- Born: 1901 West Bengal, India
- Died: 6 August 1981 (aged 79–80) Calcutta, India
- Occupations: Physician Medical Academic
- Years active: 1934–1981
- Known for: Tropical Medicine
- Awards: Padma Bhushan RCPE ANB Prize ICMR Kamala Menon Medical Research Award

= Rabindra Nath Chaudhuri =

Indian physician (1901–1981)

Rabindra Nath Chaudhuri (1901 – 6 August 1981) was an Indian physician, medical academic and the director of the Calcutta School of Tropical Medicine.

==Early life and education==
Born in West Bengal in 1901, he graduated in medicine from the University of Calcutta before securing his MRCP degree from the Royal College of Physicians of Edinburgh and the degree of TDD from Wales.

==Career==
He started his career as an assistant professor at the Calcutta School of Tropical Medicine in 1934 where he became a professor in 1945 and the director of the institution in 1950 before superannuating in 1966. He also served at Carmichael Hospital for Tropical Diseases as a Superintendent and Senior Physician.

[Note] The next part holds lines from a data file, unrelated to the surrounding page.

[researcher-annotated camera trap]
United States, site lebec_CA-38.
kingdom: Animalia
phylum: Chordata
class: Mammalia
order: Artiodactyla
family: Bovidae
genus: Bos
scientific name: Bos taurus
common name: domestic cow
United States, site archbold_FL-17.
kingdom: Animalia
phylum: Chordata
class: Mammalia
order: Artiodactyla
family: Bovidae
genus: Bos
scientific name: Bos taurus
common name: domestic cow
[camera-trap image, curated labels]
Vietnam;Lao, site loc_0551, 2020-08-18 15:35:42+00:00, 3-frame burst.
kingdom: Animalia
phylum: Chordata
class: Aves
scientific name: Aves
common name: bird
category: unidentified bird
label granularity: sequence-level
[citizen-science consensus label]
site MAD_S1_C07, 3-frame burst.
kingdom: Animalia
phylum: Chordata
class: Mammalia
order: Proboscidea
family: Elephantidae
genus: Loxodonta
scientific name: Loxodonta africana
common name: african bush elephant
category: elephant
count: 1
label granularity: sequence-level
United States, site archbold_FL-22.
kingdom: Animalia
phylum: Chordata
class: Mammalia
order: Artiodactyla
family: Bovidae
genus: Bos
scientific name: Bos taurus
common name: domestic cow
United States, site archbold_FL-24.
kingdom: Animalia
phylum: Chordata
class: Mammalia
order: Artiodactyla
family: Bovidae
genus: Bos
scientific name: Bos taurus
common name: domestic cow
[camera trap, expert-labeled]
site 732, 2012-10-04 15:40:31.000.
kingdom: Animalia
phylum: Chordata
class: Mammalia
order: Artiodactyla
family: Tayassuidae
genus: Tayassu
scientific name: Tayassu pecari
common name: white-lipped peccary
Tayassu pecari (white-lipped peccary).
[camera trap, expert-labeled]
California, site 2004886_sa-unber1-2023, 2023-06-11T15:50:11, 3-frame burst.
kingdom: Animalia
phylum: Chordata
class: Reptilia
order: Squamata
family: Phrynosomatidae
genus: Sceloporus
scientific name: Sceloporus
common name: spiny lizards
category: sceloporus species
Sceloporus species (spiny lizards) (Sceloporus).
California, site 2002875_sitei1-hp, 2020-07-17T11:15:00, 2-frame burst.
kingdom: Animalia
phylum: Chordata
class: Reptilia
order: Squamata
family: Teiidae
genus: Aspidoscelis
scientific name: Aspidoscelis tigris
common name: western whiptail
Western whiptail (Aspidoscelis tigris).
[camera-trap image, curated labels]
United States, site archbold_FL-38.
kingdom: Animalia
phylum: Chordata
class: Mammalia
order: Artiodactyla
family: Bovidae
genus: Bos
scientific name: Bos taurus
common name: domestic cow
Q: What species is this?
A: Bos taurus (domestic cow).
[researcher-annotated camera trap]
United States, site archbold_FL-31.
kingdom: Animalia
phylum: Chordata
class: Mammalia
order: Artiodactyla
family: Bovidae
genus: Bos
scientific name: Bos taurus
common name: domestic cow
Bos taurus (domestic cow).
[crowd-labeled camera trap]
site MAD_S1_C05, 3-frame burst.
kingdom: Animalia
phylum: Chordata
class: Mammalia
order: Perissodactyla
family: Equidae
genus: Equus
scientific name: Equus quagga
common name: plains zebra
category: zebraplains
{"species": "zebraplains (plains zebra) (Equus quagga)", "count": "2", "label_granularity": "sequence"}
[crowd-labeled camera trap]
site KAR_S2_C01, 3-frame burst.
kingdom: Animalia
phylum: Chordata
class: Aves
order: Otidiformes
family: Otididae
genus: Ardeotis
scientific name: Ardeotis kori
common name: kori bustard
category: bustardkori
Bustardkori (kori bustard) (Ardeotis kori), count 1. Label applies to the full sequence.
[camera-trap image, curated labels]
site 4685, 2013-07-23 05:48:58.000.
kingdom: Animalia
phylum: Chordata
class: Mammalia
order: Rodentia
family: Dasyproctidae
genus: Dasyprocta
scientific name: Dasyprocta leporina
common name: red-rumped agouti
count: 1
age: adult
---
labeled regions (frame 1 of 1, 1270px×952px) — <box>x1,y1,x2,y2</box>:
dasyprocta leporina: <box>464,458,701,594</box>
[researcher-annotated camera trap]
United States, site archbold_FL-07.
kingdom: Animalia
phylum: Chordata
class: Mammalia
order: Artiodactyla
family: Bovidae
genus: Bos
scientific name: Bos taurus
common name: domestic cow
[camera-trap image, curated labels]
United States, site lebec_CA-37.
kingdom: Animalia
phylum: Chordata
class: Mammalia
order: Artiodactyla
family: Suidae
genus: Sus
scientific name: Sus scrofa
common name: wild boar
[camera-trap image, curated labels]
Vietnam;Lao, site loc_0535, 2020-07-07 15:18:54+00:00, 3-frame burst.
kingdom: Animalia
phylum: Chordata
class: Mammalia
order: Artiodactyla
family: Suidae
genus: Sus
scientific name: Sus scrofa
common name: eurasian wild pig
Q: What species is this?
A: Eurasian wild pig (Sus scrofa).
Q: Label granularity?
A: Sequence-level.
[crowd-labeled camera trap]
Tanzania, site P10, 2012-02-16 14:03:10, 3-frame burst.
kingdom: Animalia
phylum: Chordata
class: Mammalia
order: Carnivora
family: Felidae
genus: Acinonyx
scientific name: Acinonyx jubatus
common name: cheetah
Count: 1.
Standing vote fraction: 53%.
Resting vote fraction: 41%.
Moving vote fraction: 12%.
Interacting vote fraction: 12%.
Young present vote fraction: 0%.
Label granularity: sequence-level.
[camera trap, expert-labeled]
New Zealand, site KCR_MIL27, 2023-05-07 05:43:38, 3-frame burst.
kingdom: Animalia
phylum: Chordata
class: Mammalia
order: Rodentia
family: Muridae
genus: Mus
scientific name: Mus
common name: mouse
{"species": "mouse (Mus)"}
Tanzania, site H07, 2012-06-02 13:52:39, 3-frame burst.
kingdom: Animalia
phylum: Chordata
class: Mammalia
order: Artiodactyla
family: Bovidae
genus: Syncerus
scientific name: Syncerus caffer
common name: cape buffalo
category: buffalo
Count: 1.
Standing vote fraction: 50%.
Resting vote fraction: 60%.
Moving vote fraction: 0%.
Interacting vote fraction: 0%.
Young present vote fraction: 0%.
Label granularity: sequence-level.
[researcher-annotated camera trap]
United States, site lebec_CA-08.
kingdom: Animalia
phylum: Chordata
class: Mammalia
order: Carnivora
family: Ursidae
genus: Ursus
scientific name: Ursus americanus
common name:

Chaudhuri is known to have done extensive research on diseases such as Cholera, Malaria, Amoebiasis and Hypoproteinemia and was credited with contributions to chemotherapy and chemoprophylaxis of malaria. He sat in the Asiatic Society as a member, edited the Indian Medical Gazette and was a member of the Indian National Science Academy during 1968–70.

He was also associated with the Indian Medical Association, the Indian Association of Pathologists and Microbiologists, the International Congress of Tropical Medicine and Malaria and the Indian Association for the Advancement of Medical Education as a member, presided over the Medical and Veterinary Section of the Indian Science Congress and served the Royal Society of Tropical Medicine and Hygiene as its vice president during 1973–74. He was a founder fellow of the National Academy of Medical Sciences and an elected fellow of the Indian National Science Academy and the Royal Society of Tropical Medicine and Hygiene, London.

The Government of India awarded Chaudhuri the third-highest civilian honour of the Padma Bhushan, in 1960, for his contributions to medical science. He also received the ANB Prize of the Royal College of Physicians of Edinburgh in 1968 and the Kamala Menon Medical Research Award of the Indian Council of Medical Research in 1977. He died on 6 August 1981, at the age of 80.